Exercise input
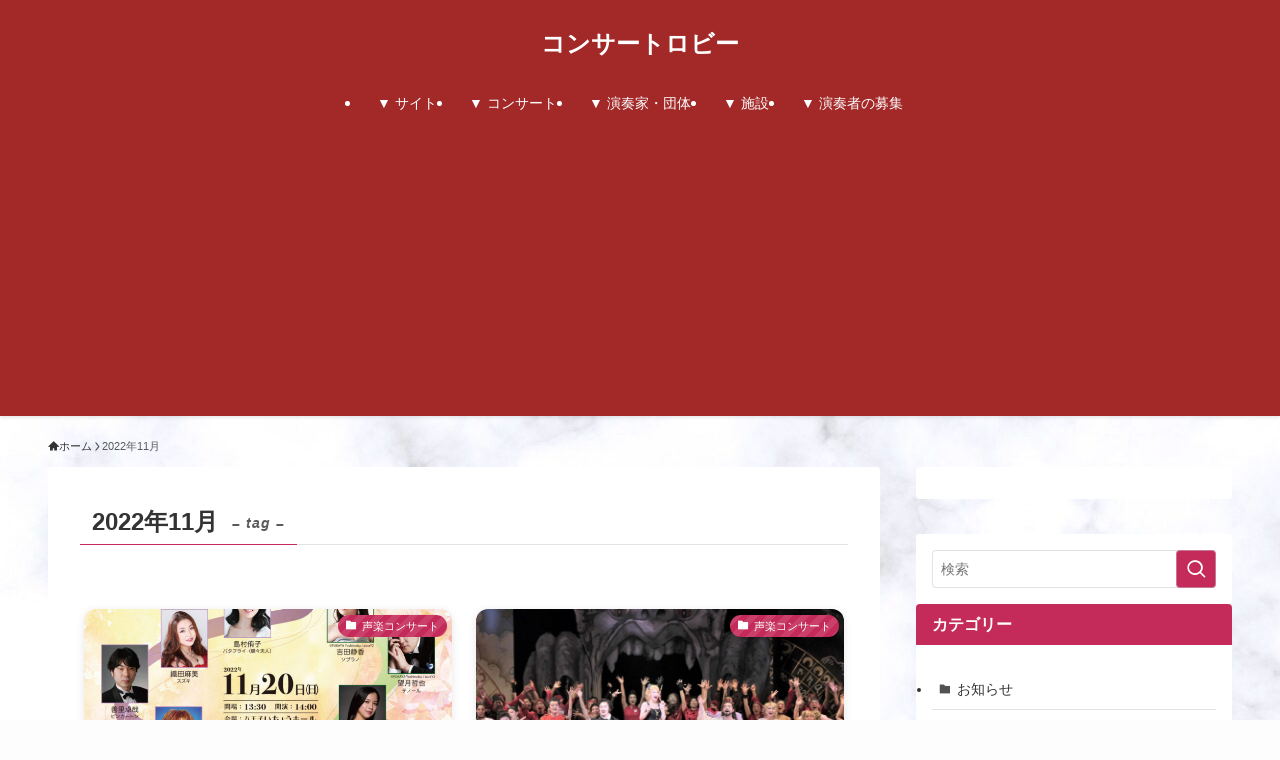

--- FILE ---
content_type: text/html; charset=utf-8
request_url: https://www.google.com/recaptcha/api2/aframe
body_size: 265
content:
<!DOCTYPE HTML><html><head><meta http-equiv="content-type" content="text/html; charset=UTF-8"></head><body><script nonce="X52ukwPww2Ni6dlgyiBp1g">/** Anti-fraud and anti-abuse applications only. See google.com/recaptcha */ try{var clients={'sodar':'https://pagead2.googlesyndication.com/pagead/sodar?'};window.addEventListener("message",function(a){try{if(a.source===window.parent){var b=JSON.parse(a.data);var c=clients[b['id']];if(c){var d=document.createElement('img');d.src=c+b['params']+'&rc='+(localStorage.getItem("rc::a")?sessionStorage.getItem("rc::b"):"");window.document.body.appendChild(d);sessionStorage.setItem("rc::e",parseInt(sessionStorage.getItem("rc::e")||0)+1);localStorage.setItem("rc::h",'1769554447427');}}}catch(b){}});window.parent.postMessage("_grecaptcha_ready", "*");}catch(b){}</script></body></html>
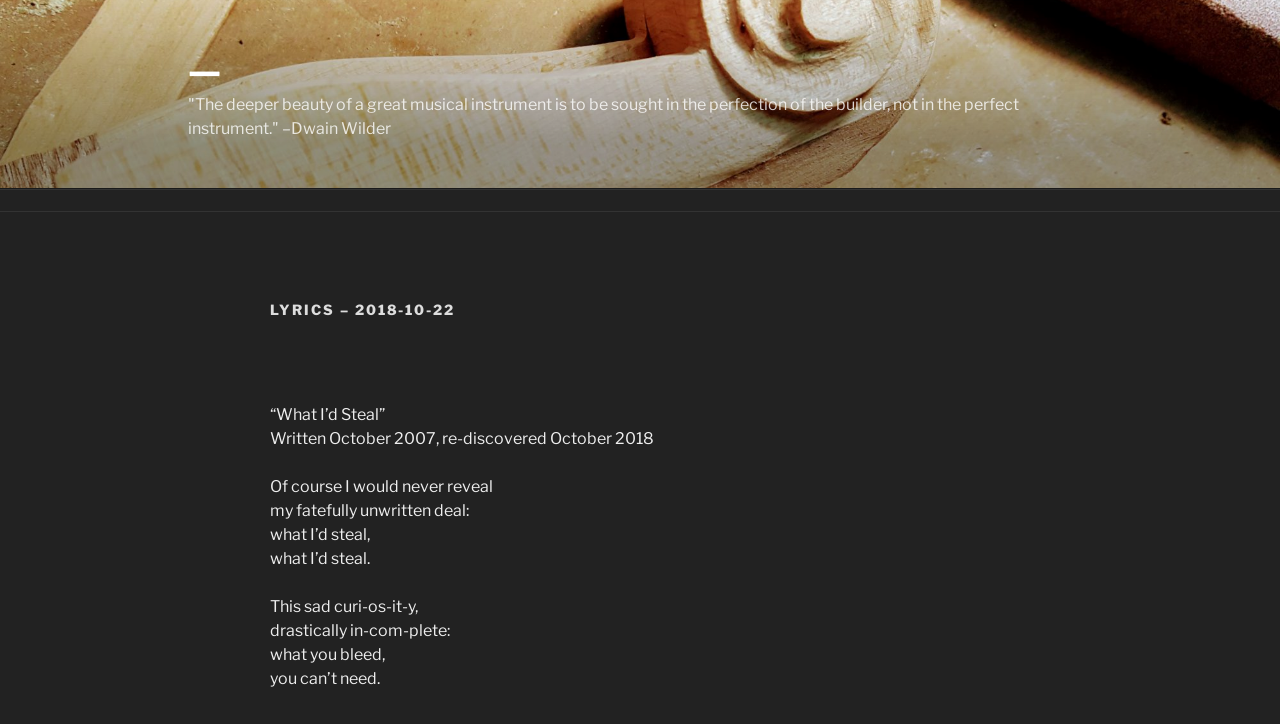

--- FILE ---
content_type: text/css;charset=UTF-8
request_url: https://michaelschenkel.com/?display_custom_css=css&ver=6.9
body_size: 100
content:
.single .entry-utils .socials, .page .entry-utils .socials, .entry-utils .socials {
    display: none;
}
.entry-summary p {
display: none;
}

Task brief
The data above should be returned in full, exactly as written, apart from its images.

Your response
--- FILE ---
content_type: text/html; charset=utf-8
request_url: https://www.google.com/recaptcha/api2/aframe
body_size: 265
content:
<!DOCTYPE HTML><html><head><meta http-equiv="content-type" content="text/html; charset=UTF-8"></head><body><script nonce="X52ukwPww2Ni6dlgyiBp1g">/** Anti-fraud and anti-abuse applications only. See google.com/recaptcha */ try{var clients={'sodar':'https://pagead2.googlesyndication.com/pagead/sodar?'};window.addEventListener("message",function(a){try{if(a.source===window.parent){var b=JSON.parse(a.data);var c=clients[b['id']];if(c){var d=document.createElement('img');d.src=c+b['params']+'&rc='+(localStorage.getItem("rc::a")?sessionStorage.getItem("rc::b"):"");window.document.body.appendChild(d);sessionStorage.setItem("rc::e",parseInt(sessionStorage.getItem("rc::e")||0)+1);localStorage.setItem("rc::h",'1769554447427');}}}catch(b){}});window.parent.postMessage("_grecaptcha_ready", "*");}catch(b){}</script></body></html>

--- FILE ---
content_type: text/css;charset=UTF-8
request_url: https://michaelschenkel.com/?display_custom_css=css&ver=6.9
body_size: 100
content:
.single .entry-utils .socials, .page .entry-utils .socials, .entry-utils .socials {
    display: none;
}
.entry-summary p {
display: none;
}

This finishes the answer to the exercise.